Excerpts of spatial question data
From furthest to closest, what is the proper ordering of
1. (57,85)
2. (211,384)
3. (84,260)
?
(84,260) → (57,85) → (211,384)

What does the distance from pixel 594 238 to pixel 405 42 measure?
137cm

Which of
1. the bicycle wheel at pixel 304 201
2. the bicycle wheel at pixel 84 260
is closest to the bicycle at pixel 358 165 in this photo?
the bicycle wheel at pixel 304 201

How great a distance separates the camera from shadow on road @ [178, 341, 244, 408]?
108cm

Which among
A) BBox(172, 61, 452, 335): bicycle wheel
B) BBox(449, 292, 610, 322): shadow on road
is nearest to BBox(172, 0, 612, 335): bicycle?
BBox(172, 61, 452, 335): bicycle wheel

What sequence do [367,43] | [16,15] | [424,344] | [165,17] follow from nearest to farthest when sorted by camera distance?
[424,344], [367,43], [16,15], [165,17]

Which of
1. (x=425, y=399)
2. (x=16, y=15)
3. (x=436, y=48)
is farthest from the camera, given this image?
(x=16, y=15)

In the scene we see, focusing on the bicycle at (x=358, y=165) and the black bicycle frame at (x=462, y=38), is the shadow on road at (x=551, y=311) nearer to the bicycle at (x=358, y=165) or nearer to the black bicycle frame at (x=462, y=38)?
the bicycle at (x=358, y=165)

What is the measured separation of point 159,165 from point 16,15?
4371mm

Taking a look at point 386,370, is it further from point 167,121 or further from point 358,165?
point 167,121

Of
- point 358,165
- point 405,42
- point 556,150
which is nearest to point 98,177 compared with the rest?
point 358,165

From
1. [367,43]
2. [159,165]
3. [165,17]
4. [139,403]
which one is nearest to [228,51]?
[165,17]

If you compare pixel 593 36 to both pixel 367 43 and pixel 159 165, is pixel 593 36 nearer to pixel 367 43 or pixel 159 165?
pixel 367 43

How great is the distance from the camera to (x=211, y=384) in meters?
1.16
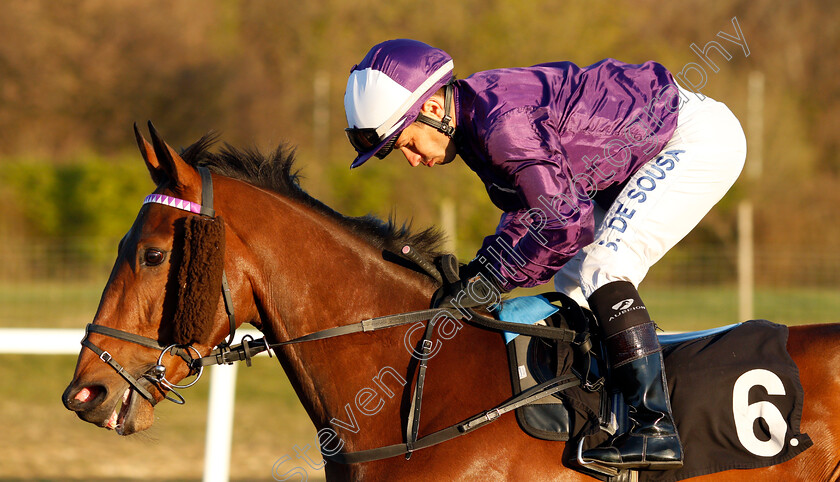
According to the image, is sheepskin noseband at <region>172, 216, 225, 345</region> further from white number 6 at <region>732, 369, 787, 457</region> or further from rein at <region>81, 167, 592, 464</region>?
white number 6 at <region>732, 369, 787, 457</region>

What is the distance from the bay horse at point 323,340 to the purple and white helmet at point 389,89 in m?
0.31

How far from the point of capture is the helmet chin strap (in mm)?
2725

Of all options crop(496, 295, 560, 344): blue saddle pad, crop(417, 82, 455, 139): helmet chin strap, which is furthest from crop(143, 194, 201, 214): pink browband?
crop(496, 295, 560, 344): blue saddle pad

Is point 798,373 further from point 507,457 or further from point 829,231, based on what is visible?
point 829,231

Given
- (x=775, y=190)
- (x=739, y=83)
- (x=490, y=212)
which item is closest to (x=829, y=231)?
(x=775, y=190)

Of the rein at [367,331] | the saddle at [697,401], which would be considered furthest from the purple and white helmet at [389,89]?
the saddle at [697,401]

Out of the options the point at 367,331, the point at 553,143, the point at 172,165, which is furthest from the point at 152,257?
the point at 553,143

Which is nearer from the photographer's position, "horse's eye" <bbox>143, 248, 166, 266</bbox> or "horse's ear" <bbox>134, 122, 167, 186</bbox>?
"horse's eye" <bbox>143, 248, 166, 266</bbox>

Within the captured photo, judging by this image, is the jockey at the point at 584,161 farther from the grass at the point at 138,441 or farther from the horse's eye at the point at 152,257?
the grass at the point at 138,441

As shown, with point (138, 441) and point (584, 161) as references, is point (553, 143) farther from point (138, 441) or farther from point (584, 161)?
point (138, 441)

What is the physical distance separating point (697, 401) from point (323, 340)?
1.19 metres

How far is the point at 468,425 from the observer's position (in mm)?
2484

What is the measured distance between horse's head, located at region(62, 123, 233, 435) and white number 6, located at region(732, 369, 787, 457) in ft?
5.29

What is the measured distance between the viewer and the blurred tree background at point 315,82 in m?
18.7
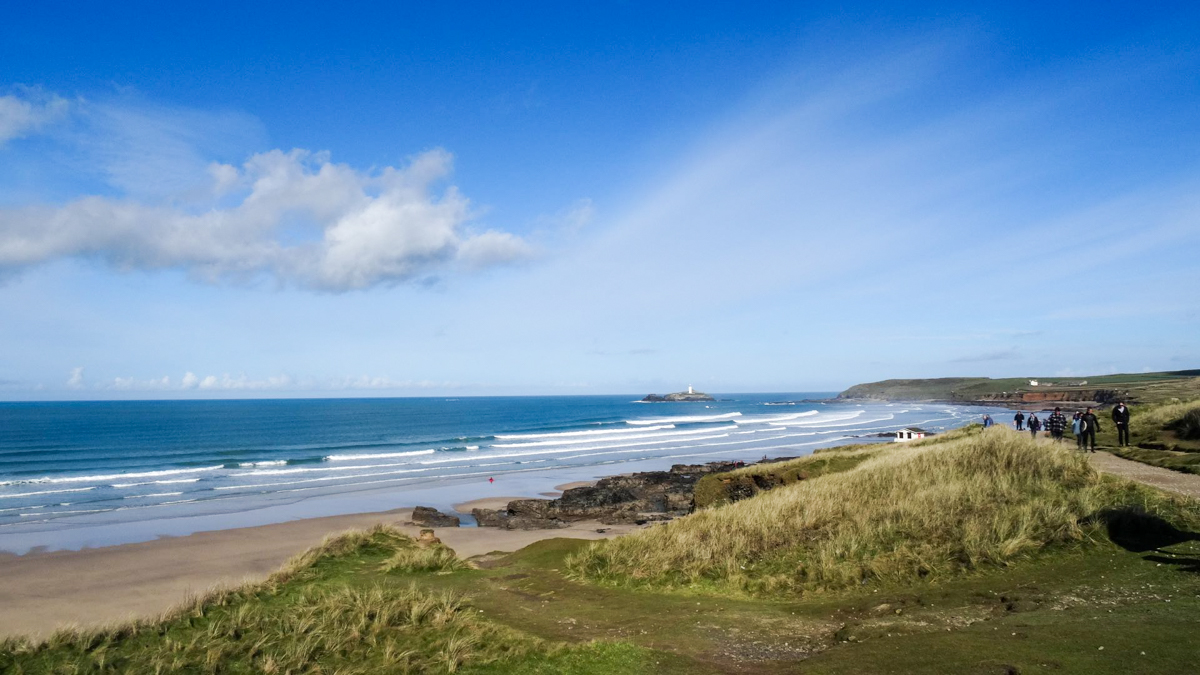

## TASK OBJECTIVE
Rewrite all of the records with "shadow on road" replaced by "road shadow" wherever it occurs, keeping everything else the same. Leave the pictures out of your answer.

## RIGHT ANSWER
From furthest to closest, what is the proper ordering of
1. (57,85)
2. (211,384)
3. (84,260)
?
(84,260) → (57,85) → (211,384)

What does the distance from pixel 594 238 to pixel 405 42 measure?
137cm

Which of
1. the bicycle wheel at pixel 304 201
2. the bicycle wheel at pixel 84 260
is closest to the bicycle at pixel 358 165 in this photo?
the bicycle wheel at pixel 304 201

How great a distance separates the camera from road shadow @ [178, 341, 244, 408]?
108cm

Which among
A) BBox(172, 61, 452, 335): bicycle wheel
B) BBox(449, 292, 610, 322): road shadow
is nearest to BBox(172, 0, 612, 335): bicycle?
BBox(172, 61, 452, 335): bicycle wheel

What sequence do [367,43] | [16,15] | [424,344] | [165,17] follow from nearest to farthest when sorted by camera distance?
[424,344], [367,43], [16,15], [165,17]

Which of
1. (x=425, y=399)
2. (x=16, y=15)
3. (x=436, y=48)
is farthest from the camera, given this image?
(x=16, y=15)

In the scene we see, focusing on the bicycle at (x=358, y=165) and the black bicycle frame at (x=462, y=38), is the road shadow at (x=551, y=311) nearer to the bicycle at (x=358, y=165) or nearer to the black bicycle frame at (x=462, y=38)?
the bicycle at (x=358, y=165)

What is the measured separation of point 159,165 from point 16,15?
4371mm

Taking a look at point 386,370, is it further from point 167,121 or further from point 358,165?
point 167,121

Of
- point 358,165
- point 405,42
- point 556,150
which is nearest to point 98,177 compared with the rest?
point 358,165

From
1. [367,43]
2. [159,165]
3. [165,17]
4. [139,403]
which one is nearest to [228,51]?
[165,17]

If you compare pixel 593 36 to both pixel 367 43 and pixel 159 165, is pixel 593 36 nearer to pixel 367 43 or pixel 159 165?
pixel 367 43

How great is the distance from the camera to (x=211, y=384) in meters?
1.16
According to the image, is sheepskin noseband at <region>172, 216, 225, 345</region> further from white number 6 at <region>732, 369, 787, 457</region> or further from rein at <region>81, 167, 592, 464</region>?
white number 6 at <region>732, 369, 787, 457</region>

What is the distance from the bay horse at point 323,340 to the purple and white helmet at point 389,89 in m?
0.31

How far from the point of capture is the helmet chin strap (in mm)?
2725

Of all options crop(496, 295, 560, 344): blue saddle pad, crop(417, 82, 455, 139): helmet chin strap, which is furthest from crop(143, 194, 201, 214): pink browband?
crop(496, 295, 560, 344): blue saddle pad

Is point 798,373 further from point 507,457 or further from point 829,231, based on what is visible?
point 829,231

Given
- (x=775, y=190)
- (x=739, y=83)
- (x=490, y=212)
which item is closest to (x=829, y=231)?
(x=775, y=190)

Of the rein at [367,331] | the saddle at [697,401], which would be considered furthest from the purple and white helmet at [389,89]?
the saddle at [697,401]

Out of the options the point at 367,331, the point at 553,143, the point at 172,165, which is furthest from the point at 152,257?
the point at 553,143

Which is nearer from the photographer's position, "horse's eye" <bbox>143, 248, 166, 266</bbox> or "horse's ear" <bbox>134, 122, 167, 186</bbox>?
"horse's eye" <bbox>143, 248, 166, 266</bbox>

Within the captured photo, judging by this image, is the jockey at the point at 584,161 farther from the grass at the point at 138,441 or farther from the horse's eye at the point at 152,257?
the grass at the point at 138,441

As shown, with point (138, 441) and point (584, 161) as references, is point (553, 143) farther from point (138, 441) or farther from point (584, 161)?
point (138, 441)

What is the physical distance separating point (697, 401) from point (323, 340)?
1.19 metres

How far is the point at 468,425 from the observer's position (in mm)?
2484

What is the measured distance between horse's head, located at region(62, 123, 233, 435) and white number 6, located at region(732, 369, 787, 457) in ft?
5.29

What is the measured distance between the viewer and the blurred tree background at point 315,82 in m?
18.7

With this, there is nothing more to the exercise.